> **WRITTEN EXERCISE**:
Repeat precisely, and only, the lines between the line containing "Looking at the image, of" and the end of the listing below, both ends included.

★ ★ ★ ★ ★ ★ ★

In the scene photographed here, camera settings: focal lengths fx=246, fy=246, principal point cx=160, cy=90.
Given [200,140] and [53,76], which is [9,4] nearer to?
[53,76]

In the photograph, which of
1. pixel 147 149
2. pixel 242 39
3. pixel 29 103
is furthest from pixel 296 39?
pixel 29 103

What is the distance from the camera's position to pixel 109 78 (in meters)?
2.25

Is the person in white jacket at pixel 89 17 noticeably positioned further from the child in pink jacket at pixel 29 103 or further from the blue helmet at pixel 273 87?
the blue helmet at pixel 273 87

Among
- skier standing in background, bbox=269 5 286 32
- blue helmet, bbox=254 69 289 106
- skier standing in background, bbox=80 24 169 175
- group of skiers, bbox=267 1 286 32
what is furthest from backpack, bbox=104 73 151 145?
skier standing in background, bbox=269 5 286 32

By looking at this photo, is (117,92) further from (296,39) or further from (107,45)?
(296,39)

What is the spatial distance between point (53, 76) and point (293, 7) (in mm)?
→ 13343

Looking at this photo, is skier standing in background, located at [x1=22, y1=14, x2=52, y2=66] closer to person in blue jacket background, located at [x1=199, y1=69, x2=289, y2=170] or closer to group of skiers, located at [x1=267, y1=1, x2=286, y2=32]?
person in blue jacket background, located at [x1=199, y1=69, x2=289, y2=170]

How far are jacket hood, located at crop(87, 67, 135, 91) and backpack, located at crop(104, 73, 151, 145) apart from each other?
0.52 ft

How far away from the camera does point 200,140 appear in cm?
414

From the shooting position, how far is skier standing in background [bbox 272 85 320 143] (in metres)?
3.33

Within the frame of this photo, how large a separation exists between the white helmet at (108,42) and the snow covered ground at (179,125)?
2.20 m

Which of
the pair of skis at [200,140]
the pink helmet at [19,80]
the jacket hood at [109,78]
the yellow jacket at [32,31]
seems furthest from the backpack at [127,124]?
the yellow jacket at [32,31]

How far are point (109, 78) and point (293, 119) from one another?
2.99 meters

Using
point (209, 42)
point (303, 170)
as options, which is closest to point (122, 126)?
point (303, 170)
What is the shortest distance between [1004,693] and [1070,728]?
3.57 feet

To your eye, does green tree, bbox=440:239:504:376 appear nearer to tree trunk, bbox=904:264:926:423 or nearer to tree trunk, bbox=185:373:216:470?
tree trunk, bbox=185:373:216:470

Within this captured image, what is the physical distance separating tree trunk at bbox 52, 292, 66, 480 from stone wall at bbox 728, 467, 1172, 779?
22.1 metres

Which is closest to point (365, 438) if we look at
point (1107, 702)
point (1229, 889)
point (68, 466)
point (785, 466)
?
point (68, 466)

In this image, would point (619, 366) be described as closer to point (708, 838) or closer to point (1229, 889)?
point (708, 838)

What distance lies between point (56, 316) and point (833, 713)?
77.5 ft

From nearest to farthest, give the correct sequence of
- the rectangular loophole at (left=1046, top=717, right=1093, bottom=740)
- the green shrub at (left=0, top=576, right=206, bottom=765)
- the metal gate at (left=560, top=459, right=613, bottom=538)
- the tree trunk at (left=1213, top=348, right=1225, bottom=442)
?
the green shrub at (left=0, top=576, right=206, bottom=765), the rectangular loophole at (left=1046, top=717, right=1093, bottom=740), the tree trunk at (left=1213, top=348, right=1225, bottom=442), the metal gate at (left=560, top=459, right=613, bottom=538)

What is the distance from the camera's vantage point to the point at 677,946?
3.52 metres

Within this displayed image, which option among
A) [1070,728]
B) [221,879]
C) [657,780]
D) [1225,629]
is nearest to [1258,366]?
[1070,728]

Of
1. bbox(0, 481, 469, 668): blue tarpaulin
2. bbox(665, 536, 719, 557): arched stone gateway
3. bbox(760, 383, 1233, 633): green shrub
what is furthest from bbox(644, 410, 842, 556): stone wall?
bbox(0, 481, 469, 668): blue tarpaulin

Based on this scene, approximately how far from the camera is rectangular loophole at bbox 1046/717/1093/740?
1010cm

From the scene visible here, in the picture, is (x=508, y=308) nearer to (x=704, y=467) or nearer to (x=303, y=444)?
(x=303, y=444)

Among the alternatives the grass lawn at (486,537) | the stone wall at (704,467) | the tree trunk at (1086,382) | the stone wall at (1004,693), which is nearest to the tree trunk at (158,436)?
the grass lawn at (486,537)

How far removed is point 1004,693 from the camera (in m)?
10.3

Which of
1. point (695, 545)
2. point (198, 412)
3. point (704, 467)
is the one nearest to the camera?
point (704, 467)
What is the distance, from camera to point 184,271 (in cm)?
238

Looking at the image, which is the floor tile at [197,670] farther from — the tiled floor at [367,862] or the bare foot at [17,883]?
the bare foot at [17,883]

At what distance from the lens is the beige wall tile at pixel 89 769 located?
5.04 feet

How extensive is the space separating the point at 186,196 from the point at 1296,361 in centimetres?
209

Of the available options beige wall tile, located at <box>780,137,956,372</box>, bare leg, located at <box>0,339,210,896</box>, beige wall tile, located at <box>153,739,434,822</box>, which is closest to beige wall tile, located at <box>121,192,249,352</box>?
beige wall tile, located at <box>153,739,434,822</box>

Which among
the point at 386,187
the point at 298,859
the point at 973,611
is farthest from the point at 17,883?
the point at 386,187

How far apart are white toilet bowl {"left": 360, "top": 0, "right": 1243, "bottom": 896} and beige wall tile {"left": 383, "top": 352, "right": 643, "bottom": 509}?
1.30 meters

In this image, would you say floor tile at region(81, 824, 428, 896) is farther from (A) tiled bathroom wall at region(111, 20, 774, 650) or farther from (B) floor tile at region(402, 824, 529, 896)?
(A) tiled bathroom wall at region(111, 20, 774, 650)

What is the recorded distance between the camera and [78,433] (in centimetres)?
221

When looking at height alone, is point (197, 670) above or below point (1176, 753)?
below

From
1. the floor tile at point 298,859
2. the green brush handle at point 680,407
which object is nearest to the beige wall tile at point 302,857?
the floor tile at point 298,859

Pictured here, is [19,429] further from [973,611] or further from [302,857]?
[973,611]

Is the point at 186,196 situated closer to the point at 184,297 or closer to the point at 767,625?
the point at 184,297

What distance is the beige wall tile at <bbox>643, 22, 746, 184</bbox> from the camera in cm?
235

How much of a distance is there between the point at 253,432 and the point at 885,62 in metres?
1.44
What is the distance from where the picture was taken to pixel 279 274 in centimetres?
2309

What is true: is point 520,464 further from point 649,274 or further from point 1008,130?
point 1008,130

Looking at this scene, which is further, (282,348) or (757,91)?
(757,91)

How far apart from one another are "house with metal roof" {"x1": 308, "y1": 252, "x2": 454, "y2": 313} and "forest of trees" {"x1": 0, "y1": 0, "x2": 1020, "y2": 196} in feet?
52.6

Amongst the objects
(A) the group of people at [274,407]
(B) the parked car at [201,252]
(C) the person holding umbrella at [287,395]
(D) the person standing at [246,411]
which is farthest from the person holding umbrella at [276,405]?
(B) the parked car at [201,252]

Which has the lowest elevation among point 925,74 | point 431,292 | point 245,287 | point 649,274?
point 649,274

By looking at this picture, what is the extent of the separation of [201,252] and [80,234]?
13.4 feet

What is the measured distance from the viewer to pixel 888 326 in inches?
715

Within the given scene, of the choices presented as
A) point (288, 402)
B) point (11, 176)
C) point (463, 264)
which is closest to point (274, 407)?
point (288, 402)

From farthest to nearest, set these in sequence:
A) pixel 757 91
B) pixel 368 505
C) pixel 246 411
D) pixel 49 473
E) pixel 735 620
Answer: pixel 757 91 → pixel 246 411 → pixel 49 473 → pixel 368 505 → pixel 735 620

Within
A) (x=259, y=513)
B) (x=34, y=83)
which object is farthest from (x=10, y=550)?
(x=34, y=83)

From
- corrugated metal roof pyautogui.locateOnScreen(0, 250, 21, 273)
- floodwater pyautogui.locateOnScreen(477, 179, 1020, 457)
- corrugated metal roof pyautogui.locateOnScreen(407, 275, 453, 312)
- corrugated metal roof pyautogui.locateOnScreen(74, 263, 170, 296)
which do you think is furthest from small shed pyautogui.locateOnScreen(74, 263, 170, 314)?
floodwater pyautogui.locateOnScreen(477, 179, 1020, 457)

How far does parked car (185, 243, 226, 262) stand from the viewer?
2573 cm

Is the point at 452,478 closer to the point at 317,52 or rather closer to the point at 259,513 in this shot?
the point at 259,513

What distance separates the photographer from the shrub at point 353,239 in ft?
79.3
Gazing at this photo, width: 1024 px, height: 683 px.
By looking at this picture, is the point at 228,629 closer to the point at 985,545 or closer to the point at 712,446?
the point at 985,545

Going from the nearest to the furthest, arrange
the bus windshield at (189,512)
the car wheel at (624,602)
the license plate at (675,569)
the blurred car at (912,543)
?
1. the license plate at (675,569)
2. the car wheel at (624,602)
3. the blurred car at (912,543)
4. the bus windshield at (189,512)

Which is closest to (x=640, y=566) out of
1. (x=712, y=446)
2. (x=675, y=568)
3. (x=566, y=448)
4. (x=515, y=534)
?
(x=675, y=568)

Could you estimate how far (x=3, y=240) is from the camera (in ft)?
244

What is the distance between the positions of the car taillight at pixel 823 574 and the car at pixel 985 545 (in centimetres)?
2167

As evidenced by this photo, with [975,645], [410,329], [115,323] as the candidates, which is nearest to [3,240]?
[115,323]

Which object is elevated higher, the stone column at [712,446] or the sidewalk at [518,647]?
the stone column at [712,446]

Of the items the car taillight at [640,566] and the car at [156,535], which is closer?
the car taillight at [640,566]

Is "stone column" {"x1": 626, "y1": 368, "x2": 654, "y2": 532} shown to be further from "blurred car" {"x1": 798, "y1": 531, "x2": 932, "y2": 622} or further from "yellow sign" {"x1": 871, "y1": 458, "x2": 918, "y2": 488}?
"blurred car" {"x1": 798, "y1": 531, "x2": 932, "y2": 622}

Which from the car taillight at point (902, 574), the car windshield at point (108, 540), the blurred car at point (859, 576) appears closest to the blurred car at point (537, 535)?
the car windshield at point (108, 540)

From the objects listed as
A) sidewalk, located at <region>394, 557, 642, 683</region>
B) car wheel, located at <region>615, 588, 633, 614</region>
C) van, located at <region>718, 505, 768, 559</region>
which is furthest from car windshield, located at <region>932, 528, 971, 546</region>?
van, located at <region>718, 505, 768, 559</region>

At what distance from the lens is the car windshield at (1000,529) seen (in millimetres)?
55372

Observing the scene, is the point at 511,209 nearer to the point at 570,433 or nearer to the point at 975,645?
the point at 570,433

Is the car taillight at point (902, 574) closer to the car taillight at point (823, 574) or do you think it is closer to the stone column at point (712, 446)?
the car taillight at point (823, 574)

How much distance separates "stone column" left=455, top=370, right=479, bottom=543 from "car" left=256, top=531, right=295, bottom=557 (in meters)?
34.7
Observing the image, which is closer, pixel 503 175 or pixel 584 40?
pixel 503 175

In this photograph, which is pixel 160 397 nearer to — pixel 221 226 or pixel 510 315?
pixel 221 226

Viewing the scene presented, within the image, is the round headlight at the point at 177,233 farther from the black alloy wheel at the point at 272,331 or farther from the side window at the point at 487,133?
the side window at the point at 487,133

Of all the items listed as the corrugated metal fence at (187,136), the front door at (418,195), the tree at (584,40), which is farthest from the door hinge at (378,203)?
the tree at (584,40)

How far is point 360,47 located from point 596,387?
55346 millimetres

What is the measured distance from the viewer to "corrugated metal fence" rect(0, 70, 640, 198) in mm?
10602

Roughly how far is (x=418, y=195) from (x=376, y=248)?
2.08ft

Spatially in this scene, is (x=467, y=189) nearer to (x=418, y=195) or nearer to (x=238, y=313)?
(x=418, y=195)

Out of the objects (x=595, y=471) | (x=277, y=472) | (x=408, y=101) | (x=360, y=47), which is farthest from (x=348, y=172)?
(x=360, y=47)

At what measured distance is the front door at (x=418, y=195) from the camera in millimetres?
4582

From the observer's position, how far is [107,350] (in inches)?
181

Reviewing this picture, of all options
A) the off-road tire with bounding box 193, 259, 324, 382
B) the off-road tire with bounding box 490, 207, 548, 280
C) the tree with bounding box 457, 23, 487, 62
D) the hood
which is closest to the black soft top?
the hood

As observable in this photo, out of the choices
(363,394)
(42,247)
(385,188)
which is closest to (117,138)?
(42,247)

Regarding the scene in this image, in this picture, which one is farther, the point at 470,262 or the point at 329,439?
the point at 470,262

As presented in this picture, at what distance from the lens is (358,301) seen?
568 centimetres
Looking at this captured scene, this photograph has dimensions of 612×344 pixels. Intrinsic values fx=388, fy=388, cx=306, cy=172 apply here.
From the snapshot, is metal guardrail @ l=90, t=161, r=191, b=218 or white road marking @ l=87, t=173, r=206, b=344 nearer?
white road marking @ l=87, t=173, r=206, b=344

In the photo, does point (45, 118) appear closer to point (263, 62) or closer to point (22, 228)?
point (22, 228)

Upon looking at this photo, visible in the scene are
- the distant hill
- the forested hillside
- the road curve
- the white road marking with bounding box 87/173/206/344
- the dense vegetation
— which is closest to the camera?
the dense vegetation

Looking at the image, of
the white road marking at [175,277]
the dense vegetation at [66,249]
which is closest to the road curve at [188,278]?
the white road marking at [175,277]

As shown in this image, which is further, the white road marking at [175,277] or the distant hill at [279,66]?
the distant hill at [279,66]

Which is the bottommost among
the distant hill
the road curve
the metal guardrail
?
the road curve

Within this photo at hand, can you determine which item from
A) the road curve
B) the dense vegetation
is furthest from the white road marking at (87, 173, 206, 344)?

★ ★ ★ ★ ★ ★ ★

> **RESPONSE TO THIS EXERCISE**:
Looking at the image, of
the white road marking at [175,277]
the dense vegetation at [66,249]
which is closest to the road curve at [188,278]?
the white road marking at [175,277]

As shown in this image, which is further, the white road marking at [175,277] or the distant hill at [279,66]?
the distant hill at [279,66]

Which is the bottommost among
the distant hill
the road curve
the metal guardrail
?
the road curve

Within this photo at hand, can you determine which item from
A) the road curve
B) the dense vegetation
is furthest from the white road marking at (87, 173, 206, 344)?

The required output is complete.